Tersadar dari keterkejutan, Khanza pun ikut meraih kantung belanjaannya, tetapi Dhan menghindar. "Aku bisa—"

"Aku aja yang bawa." Lelaki itu tersenyum ketika ia mau menatap matanya. "Lagian, aku juga mau ke sekolah, kangen."

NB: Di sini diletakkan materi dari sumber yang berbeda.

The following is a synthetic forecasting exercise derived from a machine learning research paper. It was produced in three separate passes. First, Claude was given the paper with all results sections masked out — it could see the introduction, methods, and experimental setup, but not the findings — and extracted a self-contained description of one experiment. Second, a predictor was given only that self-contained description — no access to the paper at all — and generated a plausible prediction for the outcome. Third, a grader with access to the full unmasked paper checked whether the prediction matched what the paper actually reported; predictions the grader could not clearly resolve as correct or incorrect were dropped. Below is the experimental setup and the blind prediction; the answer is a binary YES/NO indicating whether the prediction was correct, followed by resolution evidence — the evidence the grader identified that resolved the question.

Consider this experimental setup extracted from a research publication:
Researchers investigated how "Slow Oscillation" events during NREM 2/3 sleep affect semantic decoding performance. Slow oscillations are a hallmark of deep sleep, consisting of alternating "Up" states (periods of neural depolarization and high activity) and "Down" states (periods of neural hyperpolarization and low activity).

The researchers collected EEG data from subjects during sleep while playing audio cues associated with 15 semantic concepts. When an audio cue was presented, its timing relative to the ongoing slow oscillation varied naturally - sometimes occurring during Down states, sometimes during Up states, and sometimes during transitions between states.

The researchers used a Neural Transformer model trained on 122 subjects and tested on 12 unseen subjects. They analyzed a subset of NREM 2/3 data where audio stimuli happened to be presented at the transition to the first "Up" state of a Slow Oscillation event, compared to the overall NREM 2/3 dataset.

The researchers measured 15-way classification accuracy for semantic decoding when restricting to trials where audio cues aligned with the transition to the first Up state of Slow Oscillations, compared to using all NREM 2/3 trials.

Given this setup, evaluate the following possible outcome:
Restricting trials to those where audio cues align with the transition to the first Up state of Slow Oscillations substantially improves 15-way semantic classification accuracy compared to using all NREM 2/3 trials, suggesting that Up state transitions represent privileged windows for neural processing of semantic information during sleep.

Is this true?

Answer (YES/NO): YES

Della menyenggol bahu Khanza. "Nggak apa kali, Za." Ia menaik-turunkan alis ketika Khanza melayangkan tatapan protes. "Wah, kelas bisa heboh, nih, kedatangan tamu."

"Nggak segitunya kali," timpal Dhan.

"Hahaha ... jadi nggak sabar lihat ekspresi mereka. Ayo." Della lebih dulu melangkah, meninggalkan dua sejoli yang diberikan kesempatan untuk dipertemukan kembali.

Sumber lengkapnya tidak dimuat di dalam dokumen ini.